Gov. David Ige issued a statement Wednesday saying that he would not call the Hawaii Legislature into special session to draft a new law to reverse a recent Hawaii Supreme Court ruling that limits prosecutors’ choices when indicting serious criminals.

“I’ve been talking with Legislative leaders about how they want to proceed,” Ige said in the statement. “The Supreme Court has ruled that grand jury indictments must be pursued for most of the serious crimes, and there are a number of pending cases in process. Any new legislation would be prospective only, so I don’t see the sense of urgency to try to implement a change. Until we have consensus on what changes would be necessary, I believe it’s premature to talk about a special session.”

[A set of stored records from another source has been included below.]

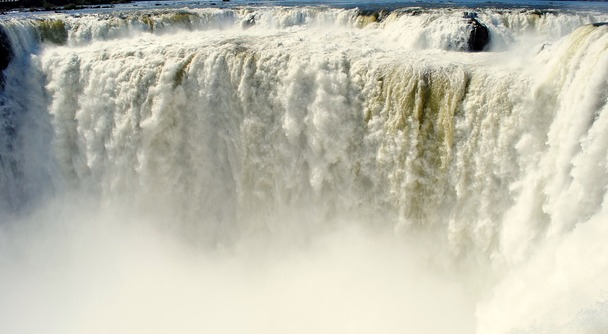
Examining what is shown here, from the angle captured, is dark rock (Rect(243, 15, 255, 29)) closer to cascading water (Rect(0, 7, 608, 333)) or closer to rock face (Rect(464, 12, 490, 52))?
cascading water (Rect(0, 7, 608, 333))

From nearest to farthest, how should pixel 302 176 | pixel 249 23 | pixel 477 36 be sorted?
pixel 302 176
pixel 477 36
pixel 249 23

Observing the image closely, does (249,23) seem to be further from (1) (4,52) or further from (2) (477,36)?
(2) (477,36)

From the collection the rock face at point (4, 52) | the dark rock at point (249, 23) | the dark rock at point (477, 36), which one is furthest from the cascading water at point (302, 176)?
the dark rock at point (249, 23)

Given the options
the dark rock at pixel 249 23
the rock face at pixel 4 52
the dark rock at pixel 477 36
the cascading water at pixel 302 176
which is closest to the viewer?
the cascading water at pixel 302 176

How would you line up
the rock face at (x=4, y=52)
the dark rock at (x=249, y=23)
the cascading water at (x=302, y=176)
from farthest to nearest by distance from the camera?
1. the dark rock at (x=249, y=23)
2. the rock face at (x=4, y=52)
3. the cascading water at (x=302, y=176)

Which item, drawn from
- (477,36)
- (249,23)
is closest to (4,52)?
(249,23)

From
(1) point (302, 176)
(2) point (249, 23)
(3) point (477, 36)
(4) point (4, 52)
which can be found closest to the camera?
(1) point (302, 176)

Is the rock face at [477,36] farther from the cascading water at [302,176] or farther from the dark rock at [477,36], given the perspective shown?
the cascading water at [302,176]
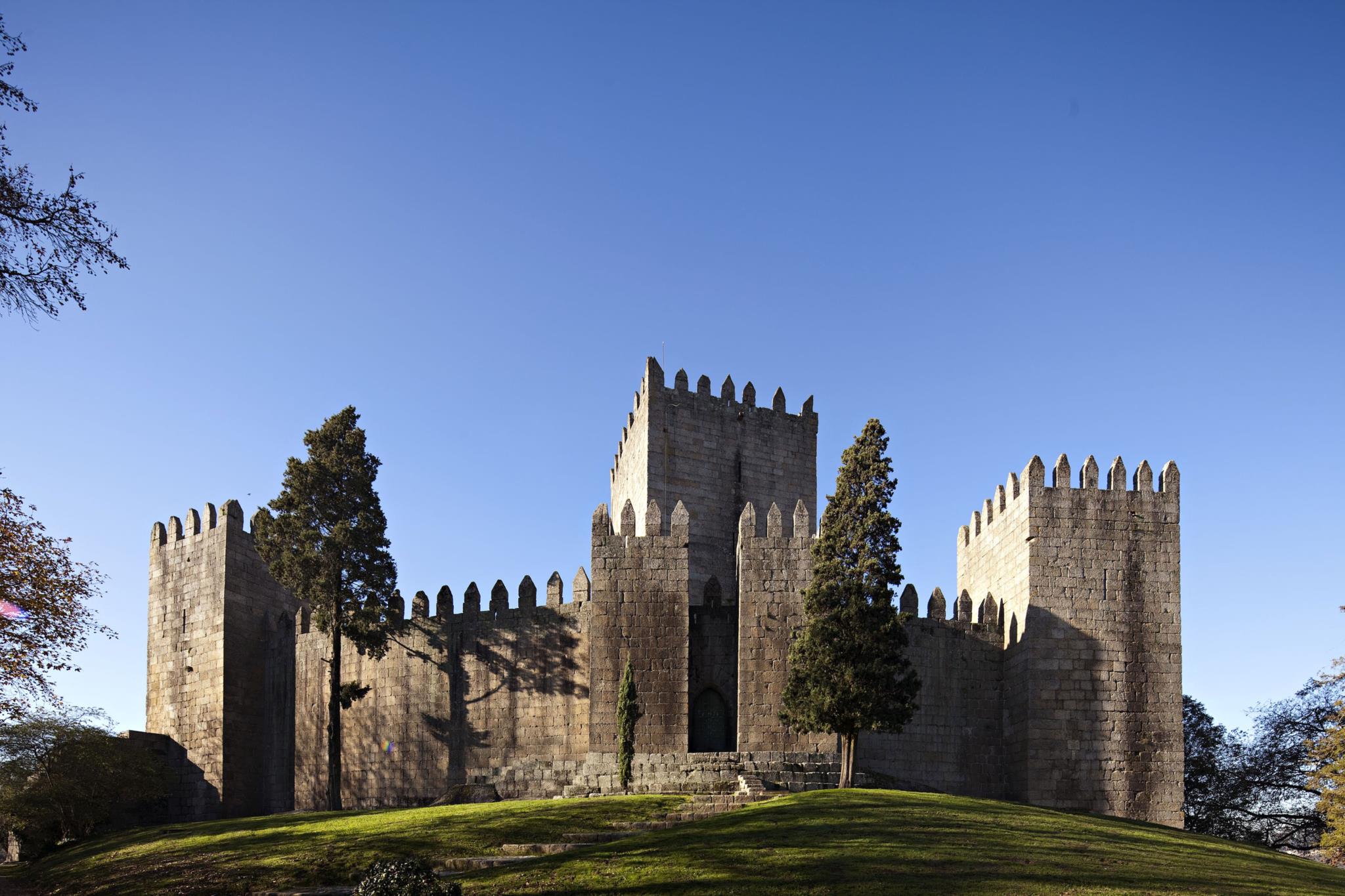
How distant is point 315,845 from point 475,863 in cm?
465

The Honolulu Prosecuting Attorney’s Office has asked the Legislature to convene in special session because the court’s Sept. 8 decision prevents it from initiating serious felony cases using preliminary hearings before a judge. The court ruled that a grand jury must hear each case before taking a defendant to trial and nearly 170 convicted felons were tried using the preliminary hearing process. Those cases could now be overturned, according to First Deputy Prosecutor Thomas Brady.

In the case of State V. Richard Obrero, the court ruled 3-2 that Hawaii Revised Statutes Section 801-1 requires serious felony prosecutions (murder, robbery, sexual assault) be brought via grand jury indictment. The court ruled the prosecution of Obrero was unconstitutional and that the complaint must be dismissed.

Senate President Ron Kouchi issued a statement Monday saying he has heard from all four county prosecutors about the possibility of a special session. A special session could be called if two-thirds of the members of both the House and Senate sign and send a petition to Kouchi and House Speaker Scott Saiki asking that the session be held.